46. Their proud parents recorded their first steps on camcorders, mounted on their shoulders like bazookas.

We’re not sure what these ones mean

30. Surgeons have always used “super glue” in the operating room.

36. First Responders have always been heroes.

43. Humans have always had implanted radio frequency ID chips—slightly larger than a grain of rice.

This last item is a serious case of burying the lede. If Messrs. McBride and Nief can prove we have all been implanted with ID chips, they should publish that information in a more reputable source than the Mindset List.

Breaking News: Beloit College Mindset List Link Deleted!

Earlier this afternoon, we reported that the class of 2019 Beloit Mindset List had not been posted on Beloit College’s official Mindset List web page. There was a link to the new list on the Tom McBride and Ron Nief’s Mindset List page. The actual list is here.

However, the link to the list has now been removed from the Mindset List page!

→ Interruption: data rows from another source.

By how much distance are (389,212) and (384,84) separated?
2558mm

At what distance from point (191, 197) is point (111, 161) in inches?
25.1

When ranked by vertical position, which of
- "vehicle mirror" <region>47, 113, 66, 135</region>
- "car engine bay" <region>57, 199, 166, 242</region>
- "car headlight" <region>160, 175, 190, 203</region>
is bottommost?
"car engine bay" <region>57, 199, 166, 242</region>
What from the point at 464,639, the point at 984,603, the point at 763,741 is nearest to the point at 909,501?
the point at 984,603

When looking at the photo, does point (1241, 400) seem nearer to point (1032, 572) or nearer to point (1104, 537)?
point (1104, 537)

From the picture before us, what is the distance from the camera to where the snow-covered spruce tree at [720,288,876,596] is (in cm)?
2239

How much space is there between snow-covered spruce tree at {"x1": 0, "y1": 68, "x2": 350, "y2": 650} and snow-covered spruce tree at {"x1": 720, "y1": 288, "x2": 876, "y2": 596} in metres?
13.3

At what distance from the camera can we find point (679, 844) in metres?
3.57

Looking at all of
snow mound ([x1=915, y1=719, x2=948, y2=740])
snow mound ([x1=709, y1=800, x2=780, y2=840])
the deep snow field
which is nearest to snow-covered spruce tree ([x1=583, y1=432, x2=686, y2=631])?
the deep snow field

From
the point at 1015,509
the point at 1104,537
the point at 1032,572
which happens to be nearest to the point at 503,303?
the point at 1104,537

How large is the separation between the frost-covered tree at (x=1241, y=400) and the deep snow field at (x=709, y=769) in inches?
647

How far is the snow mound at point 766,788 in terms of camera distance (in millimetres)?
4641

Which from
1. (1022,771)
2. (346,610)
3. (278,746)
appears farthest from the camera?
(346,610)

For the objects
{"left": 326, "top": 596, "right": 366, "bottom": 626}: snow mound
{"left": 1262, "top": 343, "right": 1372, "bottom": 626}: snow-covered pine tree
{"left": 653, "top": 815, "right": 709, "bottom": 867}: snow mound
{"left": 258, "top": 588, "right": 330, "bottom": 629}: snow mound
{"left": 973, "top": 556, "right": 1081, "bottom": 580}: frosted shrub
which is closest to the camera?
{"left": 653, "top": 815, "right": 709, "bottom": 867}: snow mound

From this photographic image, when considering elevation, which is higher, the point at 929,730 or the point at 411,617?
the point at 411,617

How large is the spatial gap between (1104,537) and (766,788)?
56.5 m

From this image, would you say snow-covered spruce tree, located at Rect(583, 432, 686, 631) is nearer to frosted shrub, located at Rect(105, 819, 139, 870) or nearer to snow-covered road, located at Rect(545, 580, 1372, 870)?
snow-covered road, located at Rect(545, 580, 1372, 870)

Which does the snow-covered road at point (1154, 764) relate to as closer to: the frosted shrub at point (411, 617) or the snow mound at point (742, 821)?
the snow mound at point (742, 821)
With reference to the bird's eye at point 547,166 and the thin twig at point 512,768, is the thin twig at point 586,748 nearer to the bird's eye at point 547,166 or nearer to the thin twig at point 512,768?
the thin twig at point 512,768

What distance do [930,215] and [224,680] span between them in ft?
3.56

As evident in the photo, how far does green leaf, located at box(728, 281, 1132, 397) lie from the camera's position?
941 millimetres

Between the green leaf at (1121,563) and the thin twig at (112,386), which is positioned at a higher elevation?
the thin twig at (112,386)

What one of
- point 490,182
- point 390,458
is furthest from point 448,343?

The top item is now a blog post from April 9, 2015.

What could have happened to cause Messrs. McBride and Nief to remove the list from their own web site? A change of heart? Righteous hackers? A dispute with Beloit College?

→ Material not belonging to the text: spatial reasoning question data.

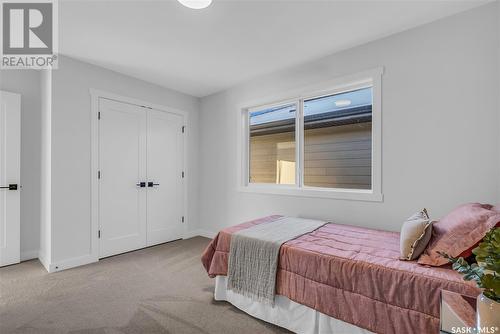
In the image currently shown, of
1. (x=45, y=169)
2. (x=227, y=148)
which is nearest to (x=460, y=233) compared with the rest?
(x=227, y=148)

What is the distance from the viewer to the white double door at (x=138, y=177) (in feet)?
10.8

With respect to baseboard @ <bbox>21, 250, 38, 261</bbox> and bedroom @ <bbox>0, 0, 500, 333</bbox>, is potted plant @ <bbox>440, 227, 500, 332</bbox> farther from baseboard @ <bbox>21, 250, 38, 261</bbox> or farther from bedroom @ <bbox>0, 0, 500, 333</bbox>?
baseboard @ <bbox>21, 250, 38, 261</bbox>

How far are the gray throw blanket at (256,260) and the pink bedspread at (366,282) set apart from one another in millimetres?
72

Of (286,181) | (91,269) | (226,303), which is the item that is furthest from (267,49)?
(91,269)

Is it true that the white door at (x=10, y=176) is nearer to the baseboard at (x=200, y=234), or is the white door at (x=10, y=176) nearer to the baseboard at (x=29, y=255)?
the baseboard at (x=29, y=255)

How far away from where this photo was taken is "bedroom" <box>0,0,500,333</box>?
197 cm

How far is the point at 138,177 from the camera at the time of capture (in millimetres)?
3629

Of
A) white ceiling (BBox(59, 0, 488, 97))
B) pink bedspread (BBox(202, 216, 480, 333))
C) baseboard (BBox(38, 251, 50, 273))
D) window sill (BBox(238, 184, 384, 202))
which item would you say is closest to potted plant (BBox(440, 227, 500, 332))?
pink bedspread (BBox(202, 216, 480, 333))

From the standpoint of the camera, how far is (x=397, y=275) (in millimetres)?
1449

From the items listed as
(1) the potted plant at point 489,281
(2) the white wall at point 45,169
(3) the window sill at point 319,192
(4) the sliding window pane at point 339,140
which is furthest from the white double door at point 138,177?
(1) the potted plant at point 489,281

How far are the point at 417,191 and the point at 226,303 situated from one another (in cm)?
207

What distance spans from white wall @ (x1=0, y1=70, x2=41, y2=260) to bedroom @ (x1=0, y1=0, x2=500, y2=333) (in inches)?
0.6

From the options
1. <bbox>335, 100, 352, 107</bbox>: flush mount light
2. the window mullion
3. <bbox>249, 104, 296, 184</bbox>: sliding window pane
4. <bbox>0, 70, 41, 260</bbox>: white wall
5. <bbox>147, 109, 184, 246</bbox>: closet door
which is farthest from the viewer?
<bbox>147, 109, 184, 246</bbox>: closet door

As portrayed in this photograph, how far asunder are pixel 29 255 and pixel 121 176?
1.51 m
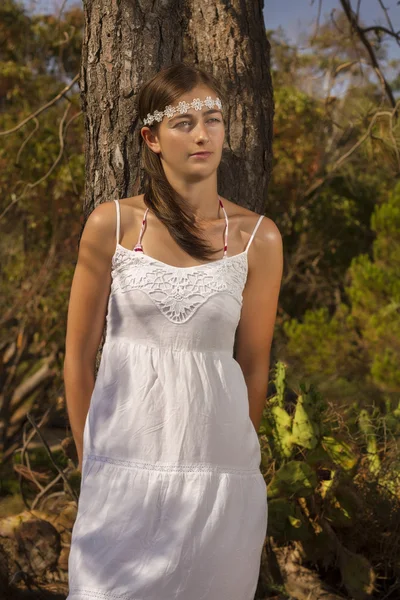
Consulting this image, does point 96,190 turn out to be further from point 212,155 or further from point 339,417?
point 339,417

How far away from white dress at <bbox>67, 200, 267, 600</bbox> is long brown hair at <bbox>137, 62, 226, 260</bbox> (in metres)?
0.09

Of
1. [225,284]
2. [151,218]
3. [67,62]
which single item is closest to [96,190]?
[151,218]

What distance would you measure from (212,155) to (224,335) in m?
0.48

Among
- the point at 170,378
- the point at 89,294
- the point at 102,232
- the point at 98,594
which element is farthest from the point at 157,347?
the point at 98,594

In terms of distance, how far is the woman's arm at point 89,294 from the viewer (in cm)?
221

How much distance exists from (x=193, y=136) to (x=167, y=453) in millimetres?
829

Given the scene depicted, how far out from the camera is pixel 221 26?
308 centimetres

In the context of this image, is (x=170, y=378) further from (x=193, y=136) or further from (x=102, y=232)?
(x=193, y=136)

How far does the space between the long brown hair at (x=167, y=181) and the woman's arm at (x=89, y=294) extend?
0.46 ft

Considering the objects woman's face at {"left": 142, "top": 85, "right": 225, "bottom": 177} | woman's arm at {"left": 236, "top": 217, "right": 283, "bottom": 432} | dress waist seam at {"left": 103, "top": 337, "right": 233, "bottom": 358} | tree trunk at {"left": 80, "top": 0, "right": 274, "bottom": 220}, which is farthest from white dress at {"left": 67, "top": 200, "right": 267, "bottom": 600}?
tree trunk at {"left": 80, "top": 0, "right": 274, "bottom": 220}

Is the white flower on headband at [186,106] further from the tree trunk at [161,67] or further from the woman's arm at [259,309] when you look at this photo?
the tree trunk at [161,67]

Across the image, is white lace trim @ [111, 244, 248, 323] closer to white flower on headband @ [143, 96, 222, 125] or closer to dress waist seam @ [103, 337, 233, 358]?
dress waist seam @ [103, 337, 233, 358]

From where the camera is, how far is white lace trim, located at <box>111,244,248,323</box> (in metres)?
2.14

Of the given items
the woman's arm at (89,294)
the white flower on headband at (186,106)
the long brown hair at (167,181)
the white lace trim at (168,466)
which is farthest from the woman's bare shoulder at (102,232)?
the white lace trim at (168,466)
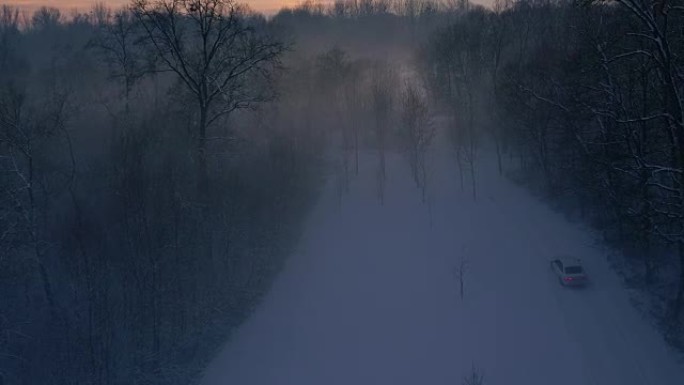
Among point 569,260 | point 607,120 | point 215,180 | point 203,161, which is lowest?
point 569,260

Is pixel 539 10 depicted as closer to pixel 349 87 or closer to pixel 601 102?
pixel 349 87

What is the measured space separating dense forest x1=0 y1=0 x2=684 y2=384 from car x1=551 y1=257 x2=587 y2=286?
1.42 meters

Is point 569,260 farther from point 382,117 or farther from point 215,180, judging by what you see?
point 382,117

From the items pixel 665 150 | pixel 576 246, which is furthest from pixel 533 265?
pixel 665 150

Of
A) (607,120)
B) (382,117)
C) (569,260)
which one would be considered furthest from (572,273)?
(382,117)

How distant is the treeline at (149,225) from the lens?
13.6 m

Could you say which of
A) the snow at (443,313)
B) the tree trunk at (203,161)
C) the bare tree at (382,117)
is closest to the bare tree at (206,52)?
the tree trunk at (203,161)

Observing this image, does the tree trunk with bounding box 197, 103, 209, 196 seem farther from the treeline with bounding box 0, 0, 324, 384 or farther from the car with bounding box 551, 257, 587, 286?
the car with bounding box 551, 257, 587, 286

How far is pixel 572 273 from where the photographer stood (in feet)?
56.4

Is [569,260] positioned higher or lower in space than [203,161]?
lower

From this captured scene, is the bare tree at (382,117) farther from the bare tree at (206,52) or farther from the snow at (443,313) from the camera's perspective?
the bare tree at (206,52)

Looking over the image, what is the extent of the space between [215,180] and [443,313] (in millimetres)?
→ 8683

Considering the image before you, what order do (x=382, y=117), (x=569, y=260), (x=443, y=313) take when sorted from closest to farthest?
(x=443, y=313)
(x=569, y=260)
(x=382, y=117)

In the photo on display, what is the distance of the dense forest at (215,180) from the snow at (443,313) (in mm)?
854
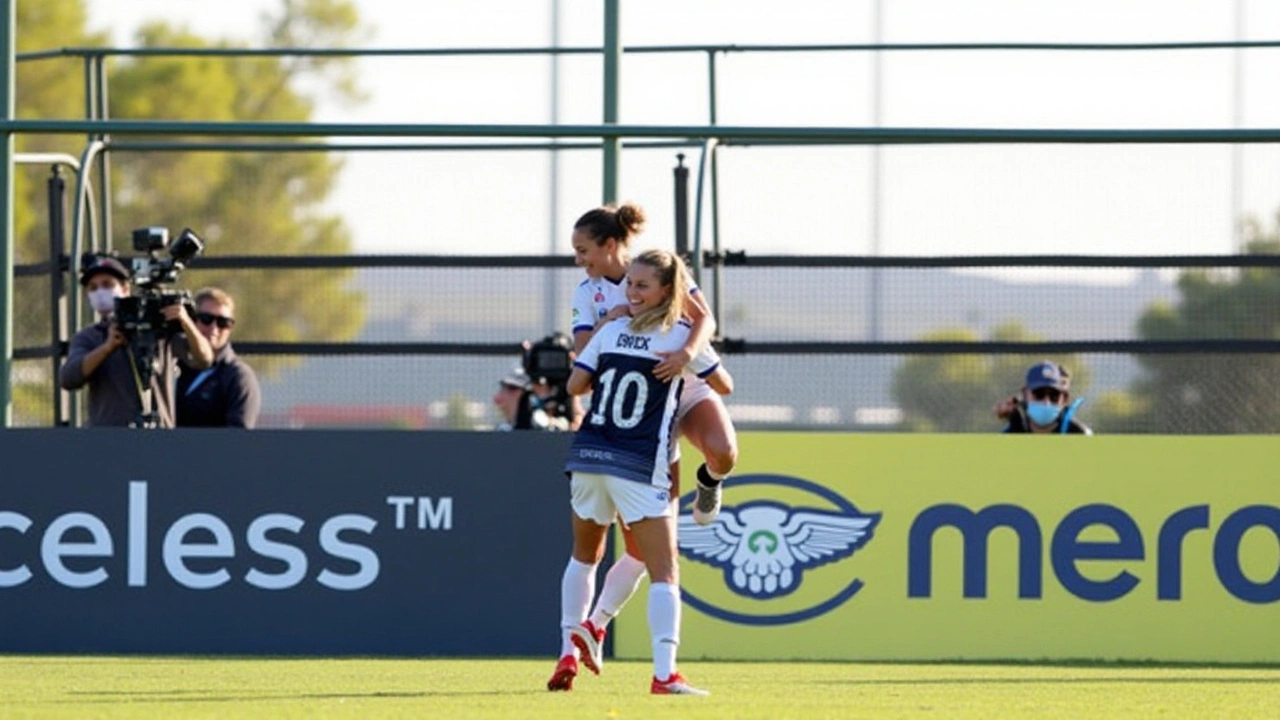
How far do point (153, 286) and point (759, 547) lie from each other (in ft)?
10.8

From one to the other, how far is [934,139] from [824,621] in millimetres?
2363

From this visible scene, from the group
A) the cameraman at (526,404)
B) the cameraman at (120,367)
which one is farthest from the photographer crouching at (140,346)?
the cameraman at (526,404)

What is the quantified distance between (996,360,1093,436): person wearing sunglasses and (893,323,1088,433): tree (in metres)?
0.82

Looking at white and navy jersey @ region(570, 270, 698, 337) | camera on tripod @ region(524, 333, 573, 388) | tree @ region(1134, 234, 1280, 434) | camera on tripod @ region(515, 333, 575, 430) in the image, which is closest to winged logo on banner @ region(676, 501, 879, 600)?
camera on tripod @ region(515, 333, 575, 430)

Has Beloit Mindlessness’ goal of destroying the Mindset List finally come to pass? Check here for the latest updates.

UPDATE (8 p.m. Beloit time): Now the page with the previously posted Class of 2019 Mindset List is gone. Because the Mindset List Facebook page has a reference to the list being released Tuesday, the working theory at Beloit Mindlessness headquarters is that either Mr. McBride or Mr. Nief accidentally posted the list early and then took it down. Still, it is fun to imagine more sinister possibilities.

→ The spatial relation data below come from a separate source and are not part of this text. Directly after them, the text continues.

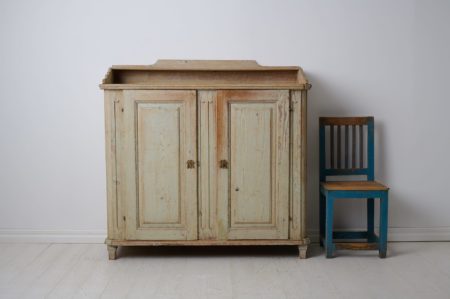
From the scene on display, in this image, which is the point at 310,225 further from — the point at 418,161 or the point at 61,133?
the point at 61,133

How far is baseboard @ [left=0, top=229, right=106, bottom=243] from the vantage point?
4.18m

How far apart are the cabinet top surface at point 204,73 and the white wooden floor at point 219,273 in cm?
124

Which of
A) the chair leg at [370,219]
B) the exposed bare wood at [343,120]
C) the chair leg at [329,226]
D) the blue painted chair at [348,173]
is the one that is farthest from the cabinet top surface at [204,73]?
the chair leg at [370,219]

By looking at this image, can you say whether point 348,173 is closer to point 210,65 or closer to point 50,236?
point 210,65

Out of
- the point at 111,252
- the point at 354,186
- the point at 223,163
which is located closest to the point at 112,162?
the point at 111,252

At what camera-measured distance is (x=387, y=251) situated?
3.94 m

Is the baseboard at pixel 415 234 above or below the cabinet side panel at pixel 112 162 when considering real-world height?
below

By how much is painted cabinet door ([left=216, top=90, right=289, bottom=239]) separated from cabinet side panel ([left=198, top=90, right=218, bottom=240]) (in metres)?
0.03

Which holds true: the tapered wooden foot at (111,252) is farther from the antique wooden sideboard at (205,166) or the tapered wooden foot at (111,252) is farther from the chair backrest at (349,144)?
the chair backrest at (349,144)

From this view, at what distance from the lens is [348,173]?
160 inches

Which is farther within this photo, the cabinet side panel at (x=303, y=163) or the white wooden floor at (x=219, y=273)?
the cabinet side panel at (x=303, y=163)

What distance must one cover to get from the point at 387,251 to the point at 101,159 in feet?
7.30

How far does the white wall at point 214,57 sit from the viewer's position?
4113mm

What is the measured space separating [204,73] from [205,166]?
808mm
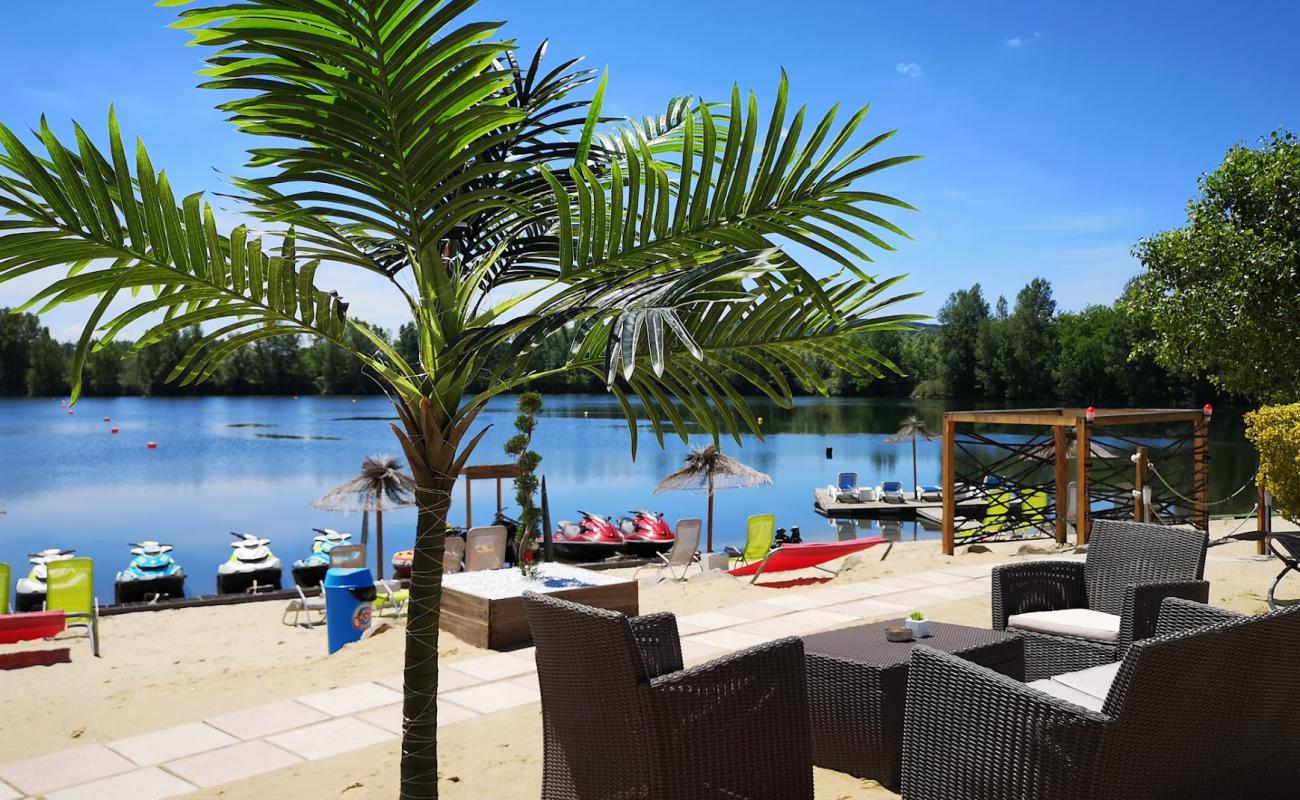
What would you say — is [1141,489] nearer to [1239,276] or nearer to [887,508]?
[1239,276]

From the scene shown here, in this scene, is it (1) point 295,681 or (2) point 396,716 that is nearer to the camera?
(2) point 396,716

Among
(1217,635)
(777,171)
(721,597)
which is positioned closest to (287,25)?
(777,171)

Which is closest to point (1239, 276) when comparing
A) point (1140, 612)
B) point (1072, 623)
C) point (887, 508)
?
point (887, 508)

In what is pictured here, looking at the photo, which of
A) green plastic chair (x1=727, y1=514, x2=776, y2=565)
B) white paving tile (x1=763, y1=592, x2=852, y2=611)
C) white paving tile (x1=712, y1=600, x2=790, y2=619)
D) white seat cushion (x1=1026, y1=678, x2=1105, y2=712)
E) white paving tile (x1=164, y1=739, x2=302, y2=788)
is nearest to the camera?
white seat cushion (x1=1026, y1=678, x2=1105, y2=712)

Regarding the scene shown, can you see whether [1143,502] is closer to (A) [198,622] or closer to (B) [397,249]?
(B) [397,249]

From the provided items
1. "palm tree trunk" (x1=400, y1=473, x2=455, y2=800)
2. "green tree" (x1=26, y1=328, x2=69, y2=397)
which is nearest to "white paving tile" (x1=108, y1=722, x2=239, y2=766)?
"palm tree trunk" (x1=400, y1=473, x2=455, y2=800)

UPDATE (1:30 a.m. Beloit time): The Mindset gurus have just put the list back up at Beloit College and their own Mindset page.

First Thoughts on the Class of 2019 Mindset List: Even Beloit College Is Over the Mindset List

I’m still disgruntled about the Beloit College Mindset List, but does anyone else care anymore? What was so irritating about the list was not just that it was a “a poorly written compendium of trivia, stereotypes and lazy generalizations, insulting to both students and their professors, and based on nothing more than the uninformed speculation of its authors” (to quote our blog’s purpose statement), but that journalists took it seriously. But at the introduction of the Class of 2017 list (two years ago), there seemed to be more widespread skepticism and mockery of the list (including from this blog). And last year, there seemed to be much less attention paid to the list.

It turns out even Beloit College can’t be bothered with the list anymore. As of 4 p.m. (Beloit time) on the day of its release, the Beloit College Mindset List web page hasn’t bothered to post the new list. It still features the Class of 2018 list.

To find the Class of 2019 list, you need to visit the page set up by list creators Tom McBride and Ron Nief. (If anyone knows the back story behind the college’s lack of interest in the list, please let us know.)

As for the list items themselves, they are the same mix of trivia most 18 year-olds neither know nor care about, various things that happened in 1997, and items in desperate need of editing. If I can work up enough disgruntlement and carve out some time from actual academic work, I’ll write about some of the individual items later.

UPDATE: The link on the Mindset web site has been deleted! The page with the list still exists here.